Holy guacamole! It’s October! People are buy pumpkins and soon they’ll be carving them. Can turkey with all the fixin’s and the fat guy in the red suit be far away?
This year, Charlie and me are hoping to go the Topsfield Fair, down in Massachusetts, and check out their Giant Pumpkin Contest. We’ve never been, and I think it’s high time we do. I’ll keep you posted.
Our neighbor Gretchen made us aware of this contest a few years ago, when she followed her passion and grew a giant pumpkin. That baby was something to behold. Godzilla, they called it, and it topped out at just under four hundred pounds. Gretchen says that’s small stuff compared to the ginormous ones they get at the Fair. She’s continued growing giant pumpkins every year since. But as she’ll tell you, if given half a chance, that none of ‘em compare to Godzilla. Like everything else, I guess, there was just something special about that first one.
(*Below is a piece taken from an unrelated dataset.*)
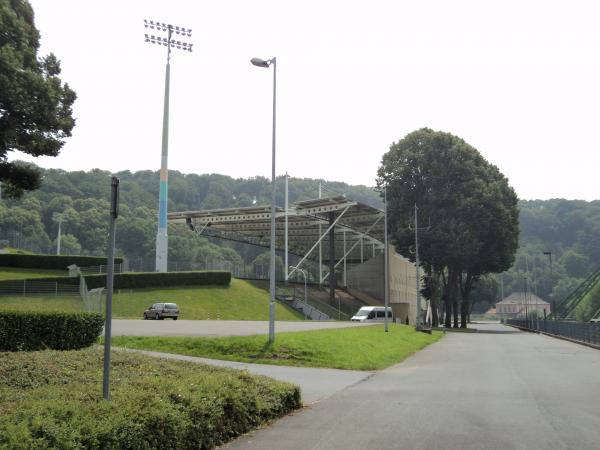 Stadion am Zoo - Wuppertal-Elberfeld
Fall’s a good time for apple picking, of course, whether that means pick your own or pick ‘em off the shelf at the local farm stand. We go up to Bouchard’s farm, where on the weekends they serve homemade apple cider donuts at their little farm store. They make some tasty apple muffin’s, too; perfect with their own apple butter. There’s a corn maze for the adventurous, and hay rides for the kids.
I can’t believe the variety of apples grown in Maine, now. Remember when “apple” meant McIntosh? Red Delicious? Maybe a Golden Delicious, if you were lucky enough to come across one? Now, it’s hard to choose. Pink Ladies are my favorite off season apple, you know, the ones I get down to the A&P. But if the apple’s fresh, it’s fun to experiment: Ginger Gold, Macoun, Cox Orange Pippin, Northern Spy.
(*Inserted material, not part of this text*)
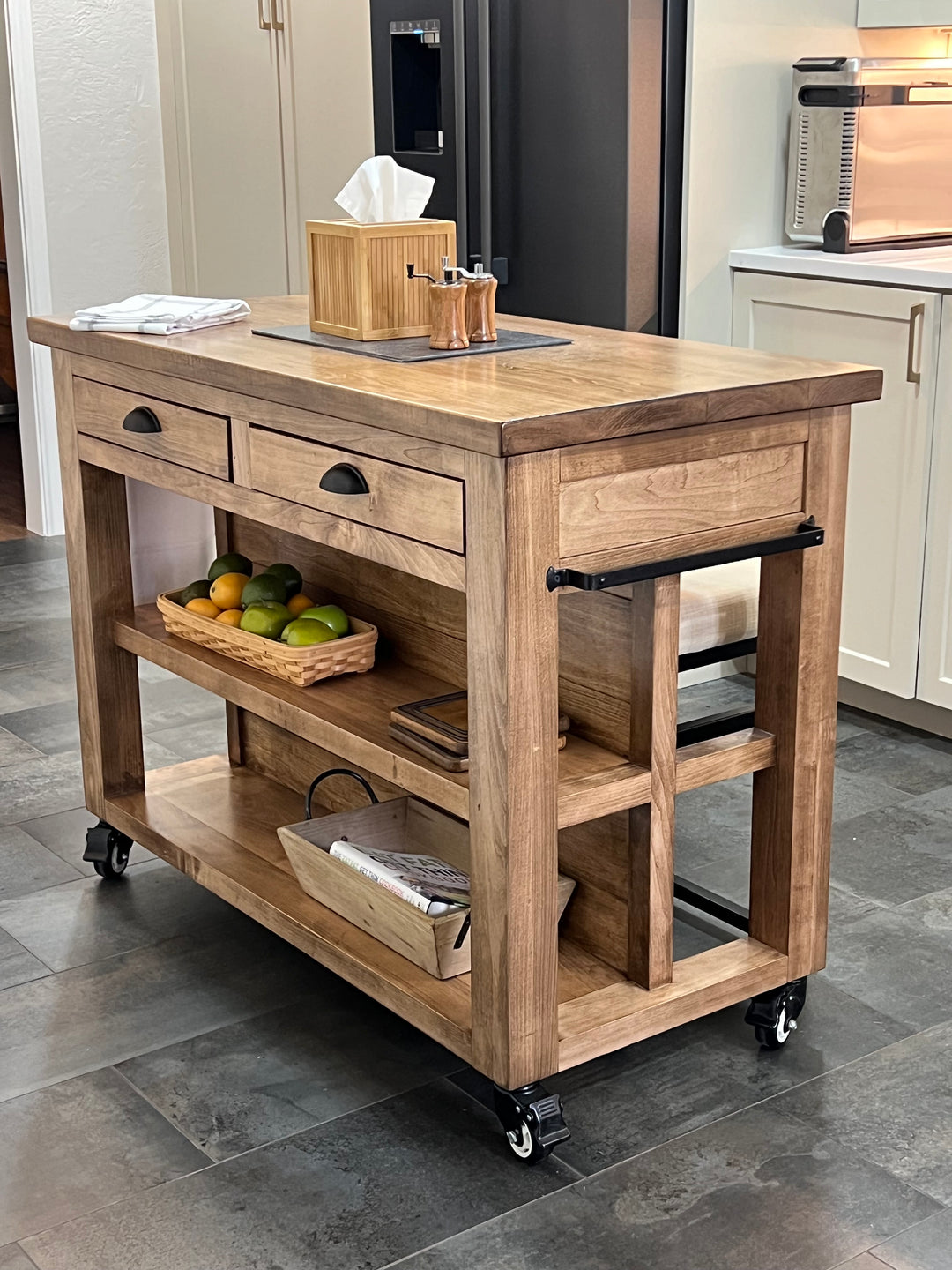 Lally Kitchen Island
I’ve been tidying up my garden, dead heading and stuff, but am always reluctant to cut back my perennials and wait as long as I can. Right now there are still flowers blooming, which is a treat. I know the day will come, sometime in October, after we’ve had a frost or two and everything looks brown and scraggly, I’ll get out the clippers and go to town. I don’t think of it as preparing for winter. I say to myself, I’m getting ready for spring.
I remember the year my mom passed away (twenty-one years ago this October 18, can’t believe it), I never did get to putting my garden to bed. I was just too wiped out. Come that spring, I watched my crocuses try to maneuver around those stalks of dried plants that should have been cut back that fall, seeking the sun light, and I thought, I know how you feel, little ones. I know how you feel.
That’s enough of that, Ida! Slather some apple butter on one of those apple muffins, pour yourself another cup of coffee, step outside on the deck and take a good whiff of the crisp, autumn air. Be here now, live life to the fullest and don’t forget your lip gloss!
That’s it for now. Catch you on the flip side!